* **SUPPLIED PASSAGE**:
'''

- According to a WHO report titled “The Safe Food Imperative: Accelerating Progress in Low- and Middle-Income Countries”, food borne diseases (FBDs) costs India $15 billion annually. Foodborne diseases encompass a wide spectrum of illnesses and are a growing public health problem worldwide. They are the result of ingestion of foodstuffs contaminated with microorganisms or chemicals.
- Globally, Asia and Sub-Saharan Africa have the highest incidence of FBDs, highest rate of deaths due to FBDs and largest loss of disability adjusted life years (DALY). India and China together account for 49% of the total economic burden of FBDs in low and middle income countries (LMIC) and 71% of the total burden in Asia.
- Animal source food is estimated to account for 21% of India’s FBD burden.

'''

* **TRY IT**:
Carry on the passage about foodborne diseases in India, starting after its final sentence.

* **DATA PROVIDED**:

'''

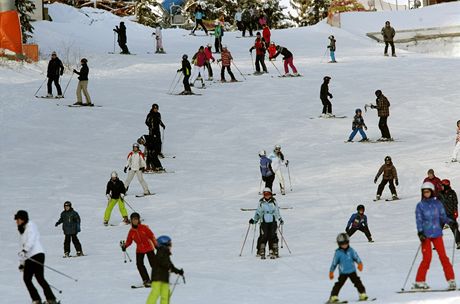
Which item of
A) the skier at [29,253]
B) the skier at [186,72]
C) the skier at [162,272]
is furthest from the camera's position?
the skier at [186,72]

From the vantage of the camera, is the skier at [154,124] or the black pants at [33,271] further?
the skier at [154,124]

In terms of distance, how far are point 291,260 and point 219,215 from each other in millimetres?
5275

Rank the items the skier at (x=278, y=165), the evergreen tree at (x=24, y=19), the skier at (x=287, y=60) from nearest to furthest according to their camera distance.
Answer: the skier at (x=278, y=165)
the skier at (x=287, y=60)
the evergreen tree at (x=24, y=19)

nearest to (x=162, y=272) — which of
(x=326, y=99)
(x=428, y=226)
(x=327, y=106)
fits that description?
(x=428, y=226)

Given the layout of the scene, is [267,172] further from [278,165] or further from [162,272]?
[162,272]

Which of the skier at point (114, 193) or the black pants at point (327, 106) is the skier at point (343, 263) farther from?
the black pants at point (327, 106)

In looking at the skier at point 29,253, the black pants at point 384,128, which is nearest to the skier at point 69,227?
the skier at point 29,253

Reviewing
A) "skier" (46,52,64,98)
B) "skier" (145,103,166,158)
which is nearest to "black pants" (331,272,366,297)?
"skier" (145,103,166,158)

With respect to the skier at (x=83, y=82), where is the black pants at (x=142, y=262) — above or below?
below

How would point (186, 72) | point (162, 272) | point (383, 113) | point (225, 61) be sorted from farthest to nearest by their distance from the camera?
point (225, 61)
point (186, 72)
point (383, 113)
point (162, 272)

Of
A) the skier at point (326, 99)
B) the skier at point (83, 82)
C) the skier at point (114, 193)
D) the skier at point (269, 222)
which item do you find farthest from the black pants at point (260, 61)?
the skier at point (269, 222)

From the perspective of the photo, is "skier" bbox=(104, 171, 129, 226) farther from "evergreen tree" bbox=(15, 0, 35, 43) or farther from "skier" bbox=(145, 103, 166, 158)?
"evergreen tree" bbox=(15, 0, 35, 43)

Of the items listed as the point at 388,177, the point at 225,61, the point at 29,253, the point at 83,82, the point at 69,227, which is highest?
the point at 225,61

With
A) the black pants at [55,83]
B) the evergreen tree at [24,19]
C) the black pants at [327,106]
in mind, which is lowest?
the black pants at [327,106]
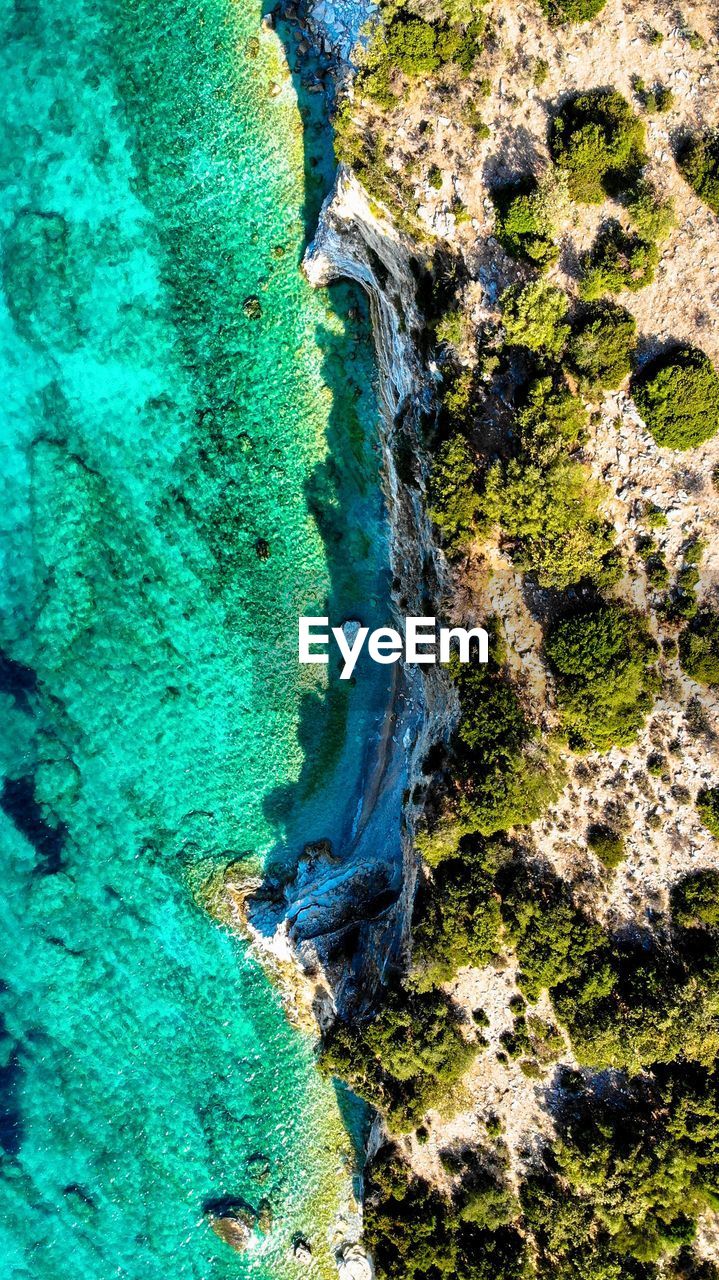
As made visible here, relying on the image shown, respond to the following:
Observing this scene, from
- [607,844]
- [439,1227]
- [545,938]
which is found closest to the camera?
[545,938]

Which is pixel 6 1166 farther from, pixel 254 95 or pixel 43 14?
pixel 43 14

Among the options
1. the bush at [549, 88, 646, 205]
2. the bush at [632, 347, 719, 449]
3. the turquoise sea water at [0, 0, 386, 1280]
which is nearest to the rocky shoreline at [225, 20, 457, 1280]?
the turquoise sea water at [0, 0, 386, 1280]

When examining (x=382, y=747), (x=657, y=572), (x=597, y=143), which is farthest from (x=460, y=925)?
(x=597, y=143)

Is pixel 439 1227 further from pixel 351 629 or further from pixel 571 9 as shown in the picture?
pixel 571 9

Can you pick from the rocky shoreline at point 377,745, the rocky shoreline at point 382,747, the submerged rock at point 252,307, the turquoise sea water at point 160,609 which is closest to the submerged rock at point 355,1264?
the rocky shoreline at point 377,745

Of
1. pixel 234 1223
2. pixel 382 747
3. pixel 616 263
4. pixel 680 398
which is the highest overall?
pixel 616 263

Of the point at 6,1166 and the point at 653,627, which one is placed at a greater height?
the point at 653,627

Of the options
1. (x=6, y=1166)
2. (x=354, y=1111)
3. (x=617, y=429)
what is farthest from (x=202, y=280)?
(x=6, y=1166)
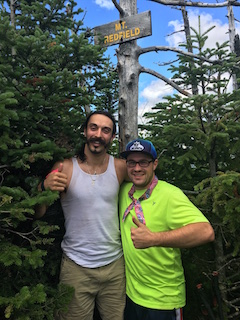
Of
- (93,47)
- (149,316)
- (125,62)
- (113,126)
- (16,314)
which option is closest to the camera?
(16,314)

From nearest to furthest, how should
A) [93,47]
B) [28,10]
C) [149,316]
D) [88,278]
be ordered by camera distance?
[149,316], [88,278], [93,47], [28,10]

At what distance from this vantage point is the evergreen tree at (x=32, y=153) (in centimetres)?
256

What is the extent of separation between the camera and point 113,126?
3.45 metres

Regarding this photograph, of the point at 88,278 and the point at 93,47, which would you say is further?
the point at 93,47

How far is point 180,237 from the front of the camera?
2398 millimetres

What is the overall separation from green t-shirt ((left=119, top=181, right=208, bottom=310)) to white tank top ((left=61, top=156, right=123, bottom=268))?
1.28ft

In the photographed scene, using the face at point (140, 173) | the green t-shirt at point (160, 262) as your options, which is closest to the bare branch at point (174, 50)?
the face at point (140, 173)

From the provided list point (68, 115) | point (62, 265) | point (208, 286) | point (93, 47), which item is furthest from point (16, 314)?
point (93, 47)

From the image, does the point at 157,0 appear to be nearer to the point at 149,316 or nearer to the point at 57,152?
the point at 57,152

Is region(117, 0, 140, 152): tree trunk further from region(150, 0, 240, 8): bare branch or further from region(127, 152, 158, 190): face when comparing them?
region(127, 152, 158, 190): face

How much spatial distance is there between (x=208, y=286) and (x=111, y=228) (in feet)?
6.56

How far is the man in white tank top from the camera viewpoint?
3.12 m

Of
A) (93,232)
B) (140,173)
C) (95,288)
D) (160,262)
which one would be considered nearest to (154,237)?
(160,262)

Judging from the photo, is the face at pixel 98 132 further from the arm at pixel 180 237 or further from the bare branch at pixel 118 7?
the bare branch at pixel 118 7
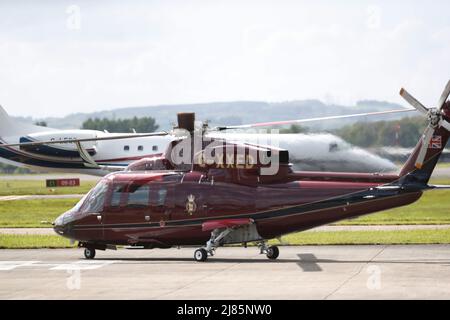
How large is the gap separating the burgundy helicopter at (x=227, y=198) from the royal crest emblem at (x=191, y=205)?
3 centimetres

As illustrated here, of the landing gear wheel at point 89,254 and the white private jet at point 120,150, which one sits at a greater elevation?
the landing gear wheel at point 89,254

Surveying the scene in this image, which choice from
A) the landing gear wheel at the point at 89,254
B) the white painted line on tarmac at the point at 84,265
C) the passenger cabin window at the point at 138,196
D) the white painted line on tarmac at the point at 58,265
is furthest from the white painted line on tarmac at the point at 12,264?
the passenger cabin window at the point at 138,196

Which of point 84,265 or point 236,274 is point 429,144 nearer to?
point 236,274

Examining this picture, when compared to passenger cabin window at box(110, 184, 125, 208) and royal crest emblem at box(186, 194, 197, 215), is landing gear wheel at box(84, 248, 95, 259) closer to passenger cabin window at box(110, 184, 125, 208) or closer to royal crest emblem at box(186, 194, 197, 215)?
passenger cabin window at box(110, 184, 125, 208)

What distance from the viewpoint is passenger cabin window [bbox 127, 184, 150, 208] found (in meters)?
26.3

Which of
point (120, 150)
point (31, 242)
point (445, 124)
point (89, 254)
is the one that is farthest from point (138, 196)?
point (120, 150)

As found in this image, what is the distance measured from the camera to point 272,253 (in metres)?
25.9

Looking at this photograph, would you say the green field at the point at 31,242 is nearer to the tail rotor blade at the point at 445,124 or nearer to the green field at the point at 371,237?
the green field at the point at 371,237

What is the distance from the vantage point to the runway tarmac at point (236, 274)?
→ 744 inches

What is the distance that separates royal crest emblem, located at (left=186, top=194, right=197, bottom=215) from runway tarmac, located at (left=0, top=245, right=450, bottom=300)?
1.39 m

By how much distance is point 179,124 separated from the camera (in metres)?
25.0

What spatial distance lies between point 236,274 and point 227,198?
3.63 metres
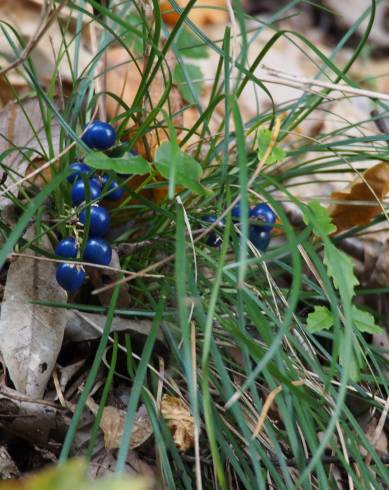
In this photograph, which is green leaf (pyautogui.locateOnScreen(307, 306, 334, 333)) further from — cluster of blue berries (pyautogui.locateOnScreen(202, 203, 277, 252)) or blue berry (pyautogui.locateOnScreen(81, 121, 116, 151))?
blue berry (pyautogui.locateOnScreen(81, 121, 116, 151))

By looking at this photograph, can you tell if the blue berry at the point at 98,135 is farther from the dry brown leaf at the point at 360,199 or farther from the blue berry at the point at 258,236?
the dry brown leaf at the point at 360,199

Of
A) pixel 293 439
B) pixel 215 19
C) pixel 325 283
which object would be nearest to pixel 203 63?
pixel 215 19

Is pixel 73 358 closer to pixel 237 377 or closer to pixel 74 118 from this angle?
pixel 237 377

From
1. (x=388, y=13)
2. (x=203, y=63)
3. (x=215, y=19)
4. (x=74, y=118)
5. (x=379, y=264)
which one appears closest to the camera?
(x=74, y=118)

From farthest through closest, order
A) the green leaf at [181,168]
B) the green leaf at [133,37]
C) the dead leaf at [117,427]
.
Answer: the green leaf at [133,37] → the dead leaf at [117,427] → the green leaf at [181,168]

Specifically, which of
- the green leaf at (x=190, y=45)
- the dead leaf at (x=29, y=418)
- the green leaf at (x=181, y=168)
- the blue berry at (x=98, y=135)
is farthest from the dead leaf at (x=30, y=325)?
the green leaf at (x=190, y=45)

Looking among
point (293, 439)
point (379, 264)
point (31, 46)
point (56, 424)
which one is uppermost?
point (31, 46)
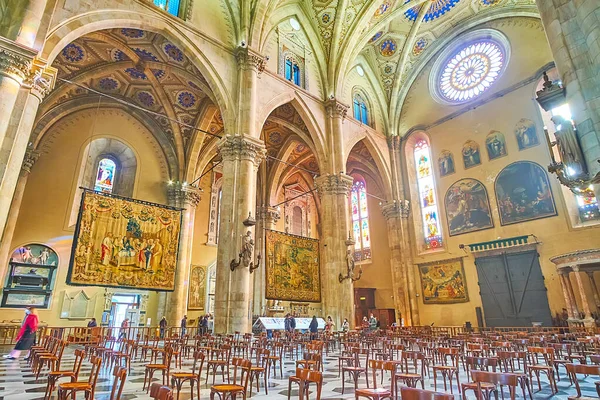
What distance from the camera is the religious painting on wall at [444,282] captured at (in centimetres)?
1789

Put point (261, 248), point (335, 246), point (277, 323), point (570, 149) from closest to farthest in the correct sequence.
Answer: point (570, 149), point (277, 323), point (335, 246), point (261, 248)

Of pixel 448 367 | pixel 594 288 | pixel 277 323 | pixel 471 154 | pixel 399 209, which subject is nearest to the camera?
pixel 448 367

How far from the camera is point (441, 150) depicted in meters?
20.2

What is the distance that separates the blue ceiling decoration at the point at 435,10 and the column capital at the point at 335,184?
10886 mm

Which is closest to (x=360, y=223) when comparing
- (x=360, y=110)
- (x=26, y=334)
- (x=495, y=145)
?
(x=360, y=110)

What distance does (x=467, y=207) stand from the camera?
723 inches

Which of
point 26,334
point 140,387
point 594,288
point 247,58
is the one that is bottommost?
point 140,387

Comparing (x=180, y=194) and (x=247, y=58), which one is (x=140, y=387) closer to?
(x=247, y=58)

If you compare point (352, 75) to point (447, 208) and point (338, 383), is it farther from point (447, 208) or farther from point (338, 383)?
point (338, 383)

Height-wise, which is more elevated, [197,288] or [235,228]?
[235,228]

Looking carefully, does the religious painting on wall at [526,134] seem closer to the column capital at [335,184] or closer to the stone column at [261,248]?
the column capital at [335,184]

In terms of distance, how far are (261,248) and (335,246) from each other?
6.92 m

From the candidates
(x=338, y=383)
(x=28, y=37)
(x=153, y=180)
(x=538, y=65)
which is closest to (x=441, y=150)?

'''

* **WRITTEN REPLY**:
- In recent times, the Food Safety and Standards Authority of India (FSSAI) has taken a number of measures to ensure food safety in India. These include a) stringent packaging and labelling norms, b) regulation of restaurant and street food, c) inspections and sampling of food products. FSSAI is the regulatory body for food safety and quality in India
- The report “Safe Food imperative: Accelerating Progress in Low- and Middle-Income Countries” has been recently discussed at the first international food safety conference organised by the WHO ahead of the International Forum on Food Safety and Trade, organized by FAO, WHO and WTO in Geneva in April 2019.